Yet, I don’t think that this attack accurately understands Christianity (and so I remain a Christian—though sometimes I question my choice). For we believe that God creates and sustains the world, that the world mirrors the splendor of God, and that we should strive to see God in and through the world. We are not to see only God purely, without creation, but rather to see and rejoice in creation as an image of God (as the Latins say, as vestigium, imago, and similitudo). We render thanks to God for the world, and thus we rightly esteem and love the world as a beautiful God-given treasure.
What does this have to do with Orrologion’s post or with general criticisms of “ethnic” parishes? I fear that this sort of nihilistic fanaticism, though limited and small in dose, might lurk behind the criticisms of the “side benefits” of a Christian community. Obviously, we need to have our priorities clear. If a parish fails to facilitate spiritual growth, then it is not doing its job. Yet, if it preaches the gospel, offers a rich liturgical and sacramental life, and shares its love and blessings with those around it, we should not fret over its being a social setting for its members. As a community, if teenage boys wish to play basketball, if old women wish to knit, and if expatriates wish to reconnect with their blood tribe, then that is fine, too. Man may not live on bread alone, but he still has to eat.
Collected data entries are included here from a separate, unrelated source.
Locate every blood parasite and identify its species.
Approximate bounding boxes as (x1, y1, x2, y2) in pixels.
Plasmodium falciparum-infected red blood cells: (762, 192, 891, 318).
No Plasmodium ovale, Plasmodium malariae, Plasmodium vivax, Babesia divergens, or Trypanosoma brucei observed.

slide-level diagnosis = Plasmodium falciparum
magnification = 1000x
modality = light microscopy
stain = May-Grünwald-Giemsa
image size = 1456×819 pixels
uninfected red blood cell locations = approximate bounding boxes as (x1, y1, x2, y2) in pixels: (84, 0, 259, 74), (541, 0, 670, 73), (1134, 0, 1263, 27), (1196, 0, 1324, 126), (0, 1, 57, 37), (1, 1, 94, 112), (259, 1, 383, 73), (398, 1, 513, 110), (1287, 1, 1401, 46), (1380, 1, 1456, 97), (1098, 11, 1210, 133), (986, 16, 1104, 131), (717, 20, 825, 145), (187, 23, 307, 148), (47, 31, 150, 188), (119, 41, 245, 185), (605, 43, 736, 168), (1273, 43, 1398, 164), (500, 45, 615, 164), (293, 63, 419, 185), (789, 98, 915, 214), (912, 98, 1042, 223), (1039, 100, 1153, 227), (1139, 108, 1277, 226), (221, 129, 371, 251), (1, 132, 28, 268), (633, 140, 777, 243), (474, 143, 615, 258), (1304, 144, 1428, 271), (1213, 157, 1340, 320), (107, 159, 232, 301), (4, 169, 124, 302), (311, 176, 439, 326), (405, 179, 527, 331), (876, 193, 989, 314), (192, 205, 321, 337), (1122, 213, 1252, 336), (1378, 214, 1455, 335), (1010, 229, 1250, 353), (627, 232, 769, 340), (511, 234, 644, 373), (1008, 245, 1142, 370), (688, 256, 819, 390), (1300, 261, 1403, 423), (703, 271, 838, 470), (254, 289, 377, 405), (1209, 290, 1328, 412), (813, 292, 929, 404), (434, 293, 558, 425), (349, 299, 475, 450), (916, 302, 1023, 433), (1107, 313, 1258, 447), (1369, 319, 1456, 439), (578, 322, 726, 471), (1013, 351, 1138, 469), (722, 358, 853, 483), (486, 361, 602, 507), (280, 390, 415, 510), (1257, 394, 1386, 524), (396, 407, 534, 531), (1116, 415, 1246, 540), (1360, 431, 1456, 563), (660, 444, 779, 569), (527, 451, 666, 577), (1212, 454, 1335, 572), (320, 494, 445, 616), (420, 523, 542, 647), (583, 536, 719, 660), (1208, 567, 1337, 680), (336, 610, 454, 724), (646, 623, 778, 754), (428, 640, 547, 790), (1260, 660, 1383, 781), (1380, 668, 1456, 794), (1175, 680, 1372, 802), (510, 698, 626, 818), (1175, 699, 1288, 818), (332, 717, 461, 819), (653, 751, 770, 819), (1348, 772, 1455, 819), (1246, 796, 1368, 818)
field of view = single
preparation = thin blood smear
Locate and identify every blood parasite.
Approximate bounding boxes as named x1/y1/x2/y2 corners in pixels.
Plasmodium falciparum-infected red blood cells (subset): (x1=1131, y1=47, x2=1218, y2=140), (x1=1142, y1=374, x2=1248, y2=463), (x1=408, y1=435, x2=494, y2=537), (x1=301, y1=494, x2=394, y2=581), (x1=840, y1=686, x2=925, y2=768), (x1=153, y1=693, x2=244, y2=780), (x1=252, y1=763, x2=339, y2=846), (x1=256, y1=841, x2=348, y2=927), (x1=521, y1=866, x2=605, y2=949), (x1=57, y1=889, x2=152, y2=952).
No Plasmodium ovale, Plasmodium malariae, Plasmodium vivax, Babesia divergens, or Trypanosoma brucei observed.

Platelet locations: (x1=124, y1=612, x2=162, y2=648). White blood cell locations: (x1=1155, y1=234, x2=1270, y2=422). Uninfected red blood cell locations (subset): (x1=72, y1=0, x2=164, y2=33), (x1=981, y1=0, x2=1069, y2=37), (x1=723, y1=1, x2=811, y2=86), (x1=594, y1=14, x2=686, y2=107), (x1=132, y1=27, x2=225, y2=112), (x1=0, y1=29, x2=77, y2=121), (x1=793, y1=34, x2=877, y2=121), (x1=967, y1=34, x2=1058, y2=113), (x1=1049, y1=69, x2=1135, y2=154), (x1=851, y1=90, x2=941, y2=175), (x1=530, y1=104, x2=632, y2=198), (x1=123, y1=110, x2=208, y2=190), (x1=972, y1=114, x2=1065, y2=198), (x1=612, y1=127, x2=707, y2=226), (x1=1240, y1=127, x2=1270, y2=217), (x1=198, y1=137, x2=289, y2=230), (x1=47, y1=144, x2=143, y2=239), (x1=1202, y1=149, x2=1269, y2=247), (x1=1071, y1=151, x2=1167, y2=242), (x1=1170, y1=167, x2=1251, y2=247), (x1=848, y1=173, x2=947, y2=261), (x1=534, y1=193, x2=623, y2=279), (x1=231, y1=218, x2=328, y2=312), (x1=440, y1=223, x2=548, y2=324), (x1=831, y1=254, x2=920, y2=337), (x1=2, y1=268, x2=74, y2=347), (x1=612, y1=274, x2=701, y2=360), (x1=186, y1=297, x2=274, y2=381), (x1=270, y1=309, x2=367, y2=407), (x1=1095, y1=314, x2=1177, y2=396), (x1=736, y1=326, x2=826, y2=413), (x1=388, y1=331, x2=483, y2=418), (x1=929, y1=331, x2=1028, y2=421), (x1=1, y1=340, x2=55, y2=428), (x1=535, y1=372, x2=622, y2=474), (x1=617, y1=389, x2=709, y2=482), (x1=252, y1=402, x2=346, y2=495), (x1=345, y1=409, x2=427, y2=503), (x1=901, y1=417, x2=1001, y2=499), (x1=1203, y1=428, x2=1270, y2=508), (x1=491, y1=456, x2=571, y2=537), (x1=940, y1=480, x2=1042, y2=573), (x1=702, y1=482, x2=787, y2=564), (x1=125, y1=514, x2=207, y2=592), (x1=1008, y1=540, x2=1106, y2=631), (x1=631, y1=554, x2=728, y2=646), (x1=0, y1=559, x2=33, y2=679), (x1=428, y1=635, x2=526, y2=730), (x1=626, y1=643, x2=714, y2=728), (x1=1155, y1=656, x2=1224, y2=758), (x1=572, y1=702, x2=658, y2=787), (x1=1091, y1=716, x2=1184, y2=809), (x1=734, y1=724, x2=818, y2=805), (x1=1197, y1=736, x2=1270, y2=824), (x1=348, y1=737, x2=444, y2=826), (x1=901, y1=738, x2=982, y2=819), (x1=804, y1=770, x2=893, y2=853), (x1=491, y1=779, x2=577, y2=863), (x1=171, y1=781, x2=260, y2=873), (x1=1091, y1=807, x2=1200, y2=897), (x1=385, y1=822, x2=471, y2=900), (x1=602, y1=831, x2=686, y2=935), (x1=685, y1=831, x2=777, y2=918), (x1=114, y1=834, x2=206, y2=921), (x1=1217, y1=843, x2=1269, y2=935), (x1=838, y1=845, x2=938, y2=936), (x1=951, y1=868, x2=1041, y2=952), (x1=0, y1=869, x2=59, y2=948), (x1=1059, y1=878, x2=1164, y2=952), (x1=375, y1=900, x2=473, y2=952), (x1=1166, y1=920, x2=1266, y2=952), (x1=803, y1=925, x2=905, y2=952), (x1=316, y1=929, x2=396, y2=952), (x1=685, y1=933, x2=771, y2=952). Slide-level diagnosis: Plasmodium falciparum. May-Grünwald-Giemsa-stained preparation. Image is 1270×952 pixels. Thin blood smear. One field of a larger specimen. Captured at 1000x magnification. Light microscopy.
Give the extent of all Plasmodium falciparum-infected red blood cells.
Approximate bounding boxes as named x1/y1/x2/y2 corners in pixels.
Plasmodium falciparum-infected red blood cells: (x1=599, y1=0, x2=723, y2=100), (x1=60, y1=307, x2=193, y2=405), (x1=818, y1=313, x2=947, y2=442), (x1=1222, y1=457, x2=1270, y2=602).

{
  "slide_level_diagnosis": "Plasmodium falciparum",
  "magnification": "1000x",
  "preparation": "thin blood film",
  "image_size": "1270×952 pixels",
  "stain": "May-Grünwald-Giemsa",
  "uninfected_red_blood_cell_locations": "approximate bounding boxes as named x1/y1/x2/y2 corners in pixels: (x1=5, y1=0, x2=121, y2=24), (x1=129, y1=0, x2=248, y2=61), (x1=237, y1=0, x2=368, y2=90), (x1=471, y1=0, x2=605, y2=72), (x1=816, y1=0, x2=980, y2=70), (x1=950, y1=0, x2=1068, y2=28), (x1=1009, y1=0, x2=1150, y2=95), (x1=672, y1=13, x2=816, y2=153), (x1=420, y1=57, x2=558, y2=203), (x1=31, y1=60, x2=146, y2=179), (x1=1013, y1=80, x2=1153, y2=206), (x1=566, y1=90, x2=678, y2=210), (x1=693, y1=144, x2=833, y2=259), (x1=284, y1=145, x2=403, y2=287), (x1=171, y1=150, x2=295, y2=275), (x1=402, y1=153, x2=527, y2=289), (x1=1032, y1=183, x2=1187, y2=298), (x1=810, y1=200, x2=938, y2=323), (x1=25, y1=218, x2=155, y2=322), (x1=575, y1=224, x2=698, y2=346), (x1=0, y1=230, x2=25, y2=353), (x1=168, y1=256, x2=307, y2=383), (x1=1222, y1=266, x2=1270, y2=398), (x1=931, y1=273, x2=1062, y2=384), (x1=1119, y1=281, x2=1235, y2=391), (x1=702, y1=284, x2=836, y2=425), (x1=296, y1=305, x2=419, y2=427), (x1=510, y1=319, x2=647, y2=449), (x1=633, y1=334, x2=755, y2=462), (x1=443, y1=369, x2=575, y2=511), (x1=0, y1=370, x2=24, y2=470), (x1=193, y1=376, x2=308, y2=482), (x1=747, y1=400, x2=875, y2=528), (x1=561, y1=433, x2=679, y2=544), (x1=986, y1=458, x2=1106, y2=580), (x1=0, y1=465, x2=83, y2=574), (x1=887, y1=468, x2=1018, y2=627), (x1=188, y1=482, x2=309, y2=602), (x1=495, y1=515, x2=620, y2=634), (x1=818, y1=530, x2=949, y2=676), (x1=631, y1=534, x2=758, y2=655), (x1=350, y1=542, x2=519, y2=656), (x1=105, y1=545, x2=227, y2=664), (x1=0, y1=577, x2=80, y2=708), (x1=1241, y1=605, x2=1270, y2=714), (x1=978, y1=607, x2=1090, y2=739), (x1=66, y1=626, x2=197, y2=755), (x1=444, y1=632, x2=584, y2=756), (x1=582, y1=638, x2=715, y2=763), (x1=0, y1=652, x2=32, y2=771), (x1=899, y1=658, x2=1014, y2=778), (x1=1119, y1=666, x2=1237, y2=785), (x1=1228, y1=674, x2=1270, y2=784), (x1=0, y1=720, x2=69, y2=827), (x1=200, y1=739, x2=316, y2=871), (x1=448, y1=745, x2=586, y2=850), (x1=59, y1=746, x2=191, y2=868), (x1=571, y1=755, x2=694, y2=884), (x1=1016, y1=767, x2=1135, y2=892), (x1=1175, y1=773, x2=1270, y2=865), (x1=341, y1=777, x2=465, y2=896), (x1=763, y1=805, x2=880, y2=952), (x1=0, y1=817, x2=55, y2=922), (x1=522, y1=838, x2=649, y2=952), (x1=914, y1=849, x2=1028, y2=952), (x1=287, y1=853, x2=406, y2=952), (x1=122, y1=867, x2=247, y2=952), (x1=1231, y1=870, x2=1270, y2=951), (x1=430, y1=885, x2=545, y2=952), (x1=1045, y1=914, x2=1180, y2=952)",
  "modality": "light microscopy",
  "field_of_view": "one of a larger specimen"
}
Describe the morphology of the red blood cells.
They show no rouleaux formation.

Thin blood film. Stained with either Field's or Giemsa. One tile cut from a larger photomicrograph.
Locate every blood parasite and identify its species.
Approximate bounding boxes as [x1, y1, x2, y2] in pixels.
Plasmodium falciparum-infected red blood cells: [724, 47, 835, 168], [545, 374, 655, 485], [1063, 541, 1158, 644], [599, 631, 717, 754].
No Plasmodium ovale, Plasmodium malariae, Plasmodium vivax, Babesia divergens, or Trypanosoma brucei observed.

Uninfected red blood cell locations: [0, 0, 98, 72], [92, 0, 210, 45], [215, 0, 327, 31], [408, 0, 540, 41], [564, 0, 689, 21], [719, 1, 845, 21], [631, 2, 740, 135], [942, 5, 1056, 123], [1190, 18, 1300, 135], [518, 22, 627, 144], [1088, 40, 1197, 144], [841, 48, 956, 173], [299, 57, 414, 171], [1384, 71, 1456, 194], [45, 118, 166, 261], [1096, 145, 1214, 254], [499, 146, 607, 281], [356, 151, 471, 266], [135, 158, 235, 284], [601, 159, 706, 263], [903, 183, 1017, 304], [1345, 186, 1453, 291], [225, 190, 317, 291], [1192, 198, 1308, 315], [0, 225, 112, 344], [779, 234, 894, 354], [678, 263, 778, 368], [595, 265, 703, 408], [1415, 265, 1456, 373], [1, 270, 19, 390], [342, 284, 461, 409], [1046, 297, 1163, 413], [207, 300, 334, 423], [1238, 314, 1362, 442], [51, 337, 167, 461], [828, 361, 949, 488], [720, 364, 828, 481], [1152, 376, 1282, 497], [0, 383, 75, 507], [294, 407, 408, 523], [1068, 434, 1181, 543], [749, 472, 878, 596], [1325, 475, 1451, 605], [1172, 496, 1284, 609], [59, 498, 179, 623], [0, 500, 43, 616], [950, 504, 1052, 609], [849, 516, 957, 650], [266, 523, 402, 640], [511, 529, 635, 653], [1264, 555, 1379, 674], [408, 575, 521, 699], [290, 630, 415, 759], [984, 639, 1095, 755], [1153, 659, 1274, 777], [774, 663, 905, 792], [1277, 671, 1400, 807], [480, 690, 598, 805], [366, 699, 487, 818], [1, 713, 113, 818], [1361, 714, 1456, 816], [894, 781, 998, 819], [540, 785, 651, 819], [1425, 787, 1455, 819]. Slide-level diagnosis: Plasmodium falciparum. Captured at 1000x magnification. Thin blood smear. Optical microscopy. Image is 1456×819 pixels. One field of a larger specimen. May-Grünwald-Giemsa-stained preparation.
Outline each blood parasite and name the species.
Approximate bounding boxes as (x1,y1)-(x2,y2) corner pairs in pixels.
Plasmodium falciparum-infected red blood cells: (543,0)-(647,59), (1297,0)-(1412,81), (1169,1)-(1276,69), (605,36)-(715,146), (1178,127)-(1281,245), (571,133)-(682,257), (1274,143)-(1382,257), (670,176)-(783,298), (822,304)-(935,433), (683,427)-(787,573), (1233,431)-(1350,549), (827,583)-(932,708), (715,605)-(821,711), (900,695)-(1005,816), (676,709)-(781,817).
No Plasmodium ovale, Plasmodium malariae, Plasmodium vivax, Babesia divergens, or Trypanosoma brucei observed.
Though Orrologion offers some undoubtedly useful advice, his post bothers me . . . in a similar way as most of the ascetics’ wisdom bothers me. Though pastorally and psychologically practical, there is something about the post (and desert wisdom) that strikes me as false. Like the tendency in Christianity that is so intent to avoid pride that it mutates into false modesty and self-hatred, Christianity’s pious exclusive focus on God sometimes turns into a poisonous nihilism. In an attempt to avoid idolatry, this extremeist vein in Christianity thereby commits acts of ingratitude and of blasphemy.